DATA LISTING ->
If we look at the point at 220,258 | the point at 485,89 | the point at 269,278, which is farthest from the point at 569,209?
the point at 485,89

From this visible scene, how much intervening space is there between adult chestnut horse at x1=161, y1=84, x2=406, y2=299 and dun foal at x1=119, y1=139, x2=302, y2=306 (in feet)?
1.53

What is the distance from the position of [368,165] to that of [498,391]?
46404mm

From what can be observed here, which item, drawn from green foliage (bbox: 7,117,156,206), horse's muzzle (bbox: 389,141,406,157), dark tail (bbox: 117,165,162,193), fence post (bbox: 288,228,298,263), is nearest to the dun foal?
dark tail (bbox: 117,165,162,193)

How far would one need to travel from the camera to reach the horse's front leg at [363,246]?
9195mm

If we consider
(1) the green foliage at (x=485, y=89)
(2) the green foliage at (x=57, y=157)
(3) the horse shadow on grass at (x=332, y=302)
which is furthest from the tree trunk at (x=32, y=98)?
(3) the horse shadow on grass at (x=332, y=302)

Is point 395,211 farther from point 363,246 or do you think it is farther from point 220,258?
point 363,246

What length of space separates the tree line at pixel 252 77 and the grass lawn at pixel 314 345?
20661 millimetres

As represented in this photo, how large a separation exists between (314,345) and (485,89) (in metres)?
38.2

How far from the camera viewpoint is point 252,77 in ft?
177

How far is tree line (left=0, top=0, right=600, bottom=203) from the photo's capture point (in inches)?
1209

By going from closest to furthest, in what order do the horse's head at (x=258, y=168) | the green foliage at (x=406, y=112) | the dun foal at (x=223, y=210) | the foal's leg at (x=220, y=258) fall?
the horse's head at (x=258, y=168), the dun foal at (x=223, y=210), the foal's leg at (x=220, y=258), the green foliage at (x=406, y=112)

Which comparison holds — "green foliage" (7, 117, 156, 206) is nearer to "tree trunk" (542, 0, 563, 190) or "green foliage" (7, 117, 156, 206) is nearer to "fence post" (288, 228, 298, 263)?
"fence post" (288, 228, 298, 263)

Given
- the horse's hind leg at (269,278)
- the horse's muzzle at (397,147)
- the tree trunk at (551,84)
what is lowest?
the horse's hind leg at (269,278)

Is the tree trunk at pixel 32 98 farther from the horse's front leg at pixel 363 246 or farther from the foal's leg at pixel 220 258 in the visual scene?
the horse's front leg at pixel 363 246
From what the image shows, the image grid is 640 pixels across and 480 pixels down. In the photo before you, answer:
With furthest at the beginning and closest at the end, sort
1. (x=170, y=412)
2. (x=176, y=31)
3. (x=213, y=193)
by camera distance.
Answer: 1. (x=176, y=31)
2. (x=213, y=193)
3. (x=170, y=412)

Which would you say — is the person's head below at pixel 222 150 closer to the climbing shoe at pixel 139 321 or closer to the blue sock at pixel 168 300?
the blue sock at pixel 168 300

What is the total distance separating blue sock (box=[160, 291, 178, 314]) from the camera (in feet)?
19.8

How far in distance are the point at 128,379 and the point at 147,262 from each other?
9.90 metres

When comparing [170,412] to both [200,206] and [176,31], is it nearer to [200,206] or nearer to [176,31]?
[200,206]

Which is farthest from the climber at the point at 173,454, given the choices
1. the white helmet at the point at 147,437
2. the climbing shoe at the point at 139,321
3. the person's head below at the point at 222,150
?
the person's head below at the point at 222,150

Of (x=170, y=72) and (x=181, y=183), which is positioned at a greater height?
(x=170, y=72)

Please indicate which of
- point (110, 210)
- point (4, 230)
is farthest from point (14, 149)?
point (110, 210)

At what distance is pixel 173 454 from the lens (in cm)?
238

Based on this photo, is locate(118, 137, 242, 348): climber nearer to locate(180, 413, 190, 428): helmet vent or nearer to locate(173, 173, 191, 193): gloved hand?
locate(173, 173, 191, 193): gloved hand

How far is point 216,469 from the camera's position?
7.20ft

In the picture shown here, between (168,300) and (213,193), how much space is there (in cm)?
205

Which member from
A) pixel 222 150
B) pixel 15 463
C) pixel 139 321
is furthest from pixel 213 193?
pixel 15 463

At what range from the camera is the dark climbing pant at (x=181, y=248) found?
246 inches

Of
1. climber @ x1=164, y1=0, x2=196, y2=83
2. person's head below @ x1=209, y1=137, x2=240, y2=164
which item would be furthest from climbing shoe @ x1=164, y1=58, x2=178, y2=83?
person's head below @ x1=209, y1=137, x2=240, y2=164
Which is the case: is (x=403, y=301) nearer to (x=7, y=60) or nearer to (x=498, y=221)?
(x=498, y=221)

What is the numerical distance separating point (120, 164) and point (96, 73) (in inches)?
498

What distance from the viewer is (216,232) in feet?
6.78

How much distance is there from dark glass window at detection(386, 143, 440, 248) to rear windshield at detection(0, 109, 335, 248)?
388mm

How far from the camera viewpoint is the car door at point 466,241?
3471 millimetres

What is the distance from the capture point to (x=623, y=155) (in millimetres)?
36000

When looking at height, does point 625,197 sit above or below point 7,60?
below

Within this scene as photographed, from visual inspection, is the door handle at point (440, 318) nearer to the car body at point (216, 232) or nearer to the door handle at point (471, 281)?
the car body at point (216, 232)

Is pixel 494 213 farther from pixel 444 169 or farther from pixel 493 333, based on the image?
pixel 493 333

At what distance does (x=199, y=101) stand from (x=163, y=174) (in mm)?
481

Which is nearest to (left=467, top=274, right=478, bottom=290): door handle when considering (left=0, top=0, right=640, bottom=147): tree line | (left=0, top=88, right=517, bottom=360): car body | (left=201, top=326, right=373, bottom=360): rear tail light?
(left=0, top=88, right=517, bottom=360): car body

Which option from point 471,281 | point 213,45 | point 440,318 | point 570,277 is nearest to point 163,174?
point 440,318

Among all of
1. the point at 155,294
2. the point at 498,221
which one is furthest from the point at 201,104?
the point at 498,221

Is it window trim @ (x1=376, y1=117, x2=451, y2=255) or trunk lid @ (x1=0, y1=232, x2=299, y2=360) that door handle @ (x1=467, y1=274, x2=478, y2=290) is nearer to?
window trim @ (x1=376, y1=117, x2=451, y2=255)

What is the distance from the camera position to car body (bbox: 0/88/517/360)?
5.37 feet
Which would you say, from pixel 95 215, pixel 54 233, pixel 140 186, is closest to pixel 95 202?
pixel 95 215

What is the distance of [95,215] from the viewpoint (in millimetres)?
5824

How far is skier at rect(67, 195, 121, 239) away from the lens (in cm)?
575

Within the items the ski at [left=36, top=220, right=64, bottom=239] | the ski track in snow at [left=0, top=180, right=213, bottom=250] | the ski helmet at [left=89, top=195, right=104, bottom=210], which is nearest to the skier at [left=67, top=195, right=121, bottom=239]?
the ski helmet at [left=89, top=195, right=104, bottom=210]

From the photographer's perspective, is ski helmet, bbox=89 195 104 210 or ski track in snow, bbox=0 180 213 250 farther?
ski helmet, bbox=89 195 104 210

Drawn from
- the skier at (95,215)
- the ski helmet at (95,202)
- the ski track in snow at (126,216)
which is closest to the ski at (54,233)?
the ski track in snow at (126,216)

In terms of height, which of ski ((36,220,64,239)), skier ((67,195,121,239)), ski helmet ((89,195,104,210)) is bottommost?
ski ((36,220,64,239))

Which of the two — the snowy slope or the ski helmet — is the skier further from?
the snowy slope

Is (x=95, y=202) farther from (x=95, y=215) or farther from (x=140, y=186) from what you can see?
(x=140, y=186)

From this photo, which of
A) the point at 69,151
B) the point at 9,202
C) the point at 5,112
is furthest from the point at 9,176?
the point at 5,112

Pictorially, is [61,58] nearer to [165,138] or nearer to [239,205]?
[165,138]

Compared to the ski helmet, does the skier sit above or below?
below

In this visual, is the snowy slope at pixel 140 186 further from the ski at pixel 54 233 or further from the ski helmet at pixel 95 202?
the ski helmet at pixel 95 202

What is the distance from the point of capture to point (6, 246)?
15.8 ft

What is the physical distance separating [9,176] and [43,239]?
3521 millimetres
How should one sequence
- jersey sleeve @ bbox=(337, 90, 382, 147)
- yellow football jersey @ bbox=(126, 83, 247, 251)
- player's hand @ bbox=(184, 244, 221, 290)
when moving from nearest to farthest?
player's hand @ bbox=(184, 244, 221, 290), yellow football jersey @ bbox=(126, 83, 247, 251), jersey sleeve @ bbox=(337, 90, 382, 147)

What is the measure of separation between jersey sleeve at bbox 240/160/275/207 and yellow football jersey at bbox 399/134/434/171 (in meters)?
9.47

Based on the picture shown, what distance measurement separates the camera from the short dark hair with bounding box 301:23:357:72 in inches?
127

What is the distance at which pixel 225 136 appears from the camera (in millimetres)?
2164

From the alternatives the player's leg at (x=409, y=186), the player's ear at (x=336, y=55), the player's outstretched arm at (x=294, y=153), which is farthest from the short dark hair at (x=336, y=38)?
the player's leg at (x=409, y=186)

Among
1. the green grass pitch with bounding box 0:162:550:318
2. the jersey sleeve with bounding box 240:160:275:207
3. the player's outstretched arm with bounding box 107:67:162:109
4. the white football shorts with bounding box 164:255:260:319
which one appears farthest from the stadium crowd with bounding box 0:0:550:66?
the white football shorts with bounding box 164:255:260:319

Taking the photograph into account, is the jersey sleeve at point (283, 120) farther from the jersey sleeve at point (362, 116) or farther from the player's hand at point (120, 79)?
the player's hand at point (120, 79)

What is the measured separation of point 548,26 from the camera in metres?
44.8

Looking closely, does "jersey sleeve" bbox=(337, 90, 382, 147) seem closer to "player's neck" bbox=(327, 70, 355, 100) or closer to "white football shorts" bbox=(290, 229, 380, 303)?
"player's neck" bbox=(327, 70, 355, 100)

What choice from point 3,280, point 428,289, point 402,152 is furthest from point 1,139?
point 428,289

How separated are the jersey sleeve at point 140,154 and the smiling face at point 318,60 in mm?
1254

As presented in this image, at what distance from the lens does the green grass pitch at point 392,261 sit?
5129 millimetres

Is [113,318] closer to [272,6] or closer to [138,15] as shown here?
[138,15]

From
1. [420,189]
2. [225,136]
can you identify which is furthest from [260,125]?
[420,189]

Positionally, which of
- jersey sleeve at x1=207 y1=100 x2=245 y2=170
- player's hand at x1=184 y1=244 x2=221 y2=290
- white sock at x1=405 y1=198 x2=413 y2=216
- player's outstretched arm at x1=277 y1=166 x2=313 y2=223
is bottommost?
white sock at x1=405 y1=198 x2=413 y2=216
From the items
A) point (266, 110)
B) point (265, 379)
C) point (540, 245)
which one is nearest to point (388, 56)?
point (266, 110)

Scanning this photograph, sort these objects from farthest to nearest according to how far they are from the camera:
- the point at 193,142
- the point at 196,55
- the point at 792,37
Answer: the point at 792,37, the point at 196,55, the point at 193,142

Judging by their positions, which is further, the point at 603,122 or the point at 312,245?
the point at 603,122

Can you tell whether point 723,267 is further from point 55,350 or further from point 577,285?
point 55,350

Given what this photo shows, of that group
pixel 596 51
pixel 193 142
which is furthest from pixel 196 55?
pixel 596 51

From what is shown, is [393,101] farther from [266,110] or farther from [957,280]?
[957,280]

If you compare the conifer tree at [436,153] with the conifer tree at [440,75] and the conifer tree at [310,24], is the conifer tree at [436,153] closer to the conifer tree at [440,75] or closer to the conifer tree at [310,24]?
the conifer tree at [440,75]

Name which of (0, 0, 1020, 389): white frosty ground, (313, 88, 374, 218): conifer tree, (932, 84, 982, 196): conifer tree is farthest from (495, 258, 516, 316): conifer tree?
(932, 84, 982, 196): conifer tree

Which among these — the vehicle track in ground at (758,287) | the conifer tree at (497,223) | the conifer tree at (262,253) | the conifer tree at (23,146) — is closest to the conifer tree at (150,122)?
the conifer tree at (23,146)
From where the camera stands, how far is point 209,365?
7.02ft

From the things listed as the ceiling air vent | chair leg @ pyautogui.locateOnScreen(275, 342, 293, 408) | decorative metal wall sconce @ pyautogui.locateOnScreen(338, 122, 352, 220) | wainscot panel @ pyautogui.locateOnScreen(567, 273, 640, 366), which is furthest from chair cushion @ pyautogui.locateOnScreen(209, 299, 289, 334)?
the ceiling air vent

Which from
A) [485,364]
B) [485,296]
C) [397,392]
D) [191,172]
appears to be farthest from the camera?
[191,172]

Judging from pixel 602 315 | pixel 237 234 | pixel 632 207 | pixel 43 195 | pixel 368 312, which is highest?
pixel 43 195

DIRECTIONS FOR THIS TASK -> Repeat everything from the line containing "From what the" down to the line containing "Answer: 1. (x=176, y=31)", word for word.

OUTPUT FOR THIS TASK ->
From what the image shows, the image grid is 640 pixels across and 480 pixels down. In the photo before you, answer:
With furthest at the beginning and closest at the end, sort
1. (x=170, y=412)
2. (x=176, y=31)
3. (x=213, y=193)
by camera distance.
Answer: 1. (x=176, y=31)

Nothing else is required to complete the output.